Ailesiyle geçirdiği bayramları ise şöyle anlatıyor: "Bayram sabahları annemin ilk işi benim güzel kıyafetlerimi giydirmek olurdu. Bu fotoğrafı çekindiğimiz gün de annem ve ben bayram için hazırlanmıştık. Babamın bayram namazından gelmesini kapıda beklerdim. O da hemen para verirdi. Çok sevinirdim. Her bayram annem muhakkak bir ayakkabı alıp yastığımın altına koyardı. Aldıkları kırmızı rugan ayakkabımı hiç unutamıyorum. Babam bayram hediyesi olarak İstanbul'dan bana gözü açılıp kapanan bebek almıştı. Tam bayram çocuğuydum.
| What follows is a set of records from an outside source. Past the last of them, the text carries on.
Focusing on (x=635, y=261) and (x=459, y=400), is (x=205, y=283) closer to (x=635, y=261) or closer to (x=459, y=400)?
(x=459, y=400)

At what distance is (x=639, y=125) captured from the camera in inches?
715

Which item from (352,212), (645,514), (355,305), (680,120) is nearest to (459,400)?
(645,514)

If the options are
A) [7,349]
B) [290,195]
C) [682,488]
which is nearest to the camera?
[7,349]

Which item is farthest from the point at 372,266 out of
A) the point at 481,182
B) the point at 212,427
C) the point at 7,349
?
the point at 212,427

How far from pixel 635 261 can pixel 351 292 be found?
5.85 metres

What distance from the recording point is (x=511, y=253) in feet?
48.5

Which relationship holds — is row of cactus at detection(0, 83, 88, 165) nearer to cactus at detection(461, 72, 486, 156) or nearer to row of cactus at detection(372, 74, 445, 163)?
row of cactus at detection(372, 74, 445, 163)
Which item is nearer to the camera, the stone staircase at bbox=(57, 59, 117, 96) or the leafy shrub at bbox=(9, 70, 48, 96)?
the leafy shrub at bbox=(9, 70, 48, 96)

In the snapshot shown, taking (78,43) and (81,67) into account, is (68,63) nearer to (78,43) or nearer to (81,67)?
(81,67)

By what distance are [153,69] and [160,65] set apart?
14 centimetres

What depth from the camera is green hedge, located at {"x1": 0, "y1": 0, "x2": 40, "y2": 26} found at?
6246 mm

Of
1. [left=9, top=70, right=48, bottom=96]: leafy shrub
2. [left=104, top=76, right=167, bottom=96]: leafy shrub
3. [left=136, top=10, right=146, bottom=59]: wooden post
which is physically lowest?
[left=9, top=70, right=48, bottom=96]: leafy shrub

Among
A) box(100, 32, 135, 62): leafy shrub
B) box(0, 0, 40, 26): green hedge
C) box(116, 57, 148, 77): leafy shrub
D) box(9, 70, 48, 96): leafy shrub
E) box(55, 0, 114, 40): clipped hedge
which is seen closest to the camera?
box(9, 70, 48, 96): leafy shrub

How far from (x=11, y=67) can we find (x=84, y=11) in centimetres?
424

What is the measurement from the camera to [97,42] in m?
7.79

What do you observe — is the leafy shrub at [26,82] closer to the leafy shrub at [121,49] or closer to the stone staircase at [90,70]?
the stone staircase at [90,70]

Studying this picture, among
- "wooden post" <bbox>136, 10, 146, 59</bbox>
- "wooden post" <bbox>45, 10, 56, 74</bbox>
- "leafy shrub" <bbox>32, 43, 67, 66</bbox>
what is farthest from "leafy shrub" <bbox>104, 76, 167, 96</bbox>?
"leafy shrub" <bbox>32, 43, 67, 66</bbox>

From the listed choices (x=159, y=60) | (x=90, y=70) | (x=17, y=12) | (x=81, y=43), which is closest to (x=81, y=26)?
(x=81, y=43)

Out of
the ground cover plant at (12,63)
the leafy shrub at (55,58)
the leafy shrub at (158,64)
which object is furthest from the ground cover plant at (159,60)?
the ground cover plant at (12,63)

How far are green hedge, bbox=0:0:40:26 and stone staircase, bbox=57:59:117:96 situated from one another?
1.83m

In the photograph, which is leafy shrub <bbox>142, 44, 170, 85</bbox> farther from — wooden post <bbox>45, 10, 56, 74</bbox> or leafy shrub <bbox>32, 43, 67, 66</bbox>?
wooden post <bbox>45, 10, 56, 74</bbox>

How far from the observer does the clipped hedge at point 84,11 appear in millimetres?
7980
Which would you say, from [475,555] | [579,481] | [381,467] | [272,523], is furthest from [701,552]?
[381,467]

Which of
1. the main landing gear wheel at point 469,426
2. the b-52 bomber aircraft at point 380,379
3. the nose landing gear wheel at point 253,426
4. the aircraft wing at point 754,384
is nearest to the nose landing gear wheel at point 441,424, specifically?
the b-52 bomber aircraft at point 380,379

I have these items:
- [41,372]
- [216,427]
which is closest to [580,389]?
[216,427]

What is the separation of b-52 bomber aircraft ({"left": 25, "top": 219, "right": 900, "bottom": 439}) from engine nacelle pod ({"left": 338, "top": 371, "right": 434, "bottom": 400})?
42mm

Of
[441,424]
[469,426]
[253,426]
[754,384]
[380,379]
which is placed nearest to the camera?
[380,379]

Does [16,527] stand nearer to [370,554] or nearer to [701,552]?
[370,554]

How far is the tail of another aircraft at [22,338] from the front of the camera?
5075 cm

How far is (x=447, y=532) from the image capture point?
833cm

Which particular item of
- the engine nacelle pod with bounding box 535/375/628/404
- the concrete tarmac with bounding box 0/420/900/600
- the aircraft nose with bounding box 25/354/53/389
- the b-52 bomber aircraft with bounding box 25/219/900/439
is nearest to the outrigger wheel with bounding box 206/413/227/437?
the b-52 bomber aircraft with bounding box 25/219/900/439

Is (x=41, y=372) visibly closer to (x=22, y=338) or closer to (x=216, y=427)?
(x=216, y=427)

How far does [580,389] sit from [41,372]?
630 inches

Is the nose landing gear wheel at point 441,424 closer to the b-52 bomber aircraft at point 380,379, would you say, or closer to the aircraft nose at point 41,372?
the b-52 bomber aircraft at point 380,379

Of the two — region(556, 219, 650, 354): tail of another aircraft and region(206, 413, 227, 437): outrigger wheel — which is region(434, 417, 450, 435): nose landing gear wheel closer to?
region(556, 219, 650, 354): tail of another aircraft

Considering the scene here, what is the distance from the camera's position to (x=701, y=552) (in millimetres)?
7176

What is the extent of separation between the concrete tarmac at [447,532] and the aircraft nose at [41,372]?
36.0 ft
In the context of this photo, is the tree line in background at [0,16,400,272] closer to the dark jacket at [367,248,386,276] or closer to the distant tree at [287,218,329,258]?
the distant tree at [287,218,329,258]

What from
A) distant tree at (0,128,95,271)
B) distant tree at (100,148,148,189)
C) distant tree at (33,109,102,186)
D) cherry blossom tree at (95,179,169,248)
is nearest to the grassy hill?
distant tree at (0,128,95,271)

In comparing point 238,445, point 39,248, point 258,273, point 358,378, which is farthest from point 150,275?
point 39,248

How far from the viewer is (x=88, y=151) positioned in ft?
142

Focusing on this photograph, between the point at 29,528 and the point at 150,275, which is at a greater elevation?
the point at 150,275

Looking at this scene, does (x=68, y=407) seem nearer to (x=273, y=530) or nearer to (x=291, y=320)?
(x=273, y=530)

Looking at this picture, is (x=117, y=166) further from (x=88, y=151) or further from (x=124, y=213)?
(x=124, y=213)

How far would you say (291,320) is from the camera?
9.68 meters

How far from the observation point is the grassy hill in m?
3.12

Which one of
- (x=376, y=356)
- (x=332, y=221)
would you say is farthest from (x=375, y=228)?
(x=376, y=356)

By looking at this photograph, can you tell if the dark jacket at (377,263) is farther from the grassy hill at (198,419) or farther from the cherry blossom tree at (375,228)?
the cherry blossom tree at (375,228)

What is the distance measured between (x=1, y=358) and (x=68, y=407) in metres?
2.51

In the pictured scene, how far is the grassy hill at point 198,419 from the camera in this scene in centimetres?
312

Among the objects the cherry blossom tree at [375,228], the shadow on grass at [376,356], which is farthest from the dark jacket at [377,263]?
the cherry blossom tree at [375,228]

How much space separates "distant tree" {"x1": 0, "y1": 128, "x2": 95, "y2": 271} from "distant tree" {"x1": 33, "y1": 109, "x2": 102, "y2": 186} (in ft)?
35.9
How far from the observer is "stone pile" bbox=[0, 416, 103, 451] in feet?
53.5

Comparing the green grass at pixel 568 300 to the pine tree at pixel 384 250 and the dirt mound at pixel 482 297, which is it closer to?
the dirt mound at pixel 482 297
Ben bayram sevincimi annem ve babam hayatta olduğu sürece yaşadım. Şimdi ise bayramları hiç sevmiyorum. Ailemden kimse yok. Ailemle sadece mezarlığa gittiğim zaman bayramlaşabiliyorum."



Kahvaltı sofrasında biraradayız




Son yıllarda bayram ziyaretlerinden ziyade bayramı evde geçirdiğini söyleyen usta yazar Rasim Özdenören, akrabalarına iade-i ziyaret yapamadığını, bayramdan sonra sadece telefonla arayabildiğini dile getiriyor. Özdenören güzel bir bayram günü anısı olarak eşi, eşinin kız kardeşi ve bacanağıyla bir kahvaltı sofrasında buluştukları fotoğrafı bizimle paylaştı. Özdenören kahvaltıların özel günlerde kendi evinde verildiğini belirtiyor ve ekliyor: “Her bayram kahvaltı sofraları bizim evde kurulur. Küçük salonda her yere biri oturur. Bu fotoğrafta da baldızım ve bacanağım bize kahvaltıya gelmişlerdi. Her bayramı bu şekilde geçiriyoruz. Kapımız gelen herkese açık. Eğer misafir gelmezde bereketsizlik başlar. Bu bayramı da çocuklarım ve torunlarımla geçireceğim.” Aynı zamanda Özdenören, Kurban Bayramı'nın Avrupa'nın festivalleri gibi algılanmaması gerektiğine de vurgu yapıyor.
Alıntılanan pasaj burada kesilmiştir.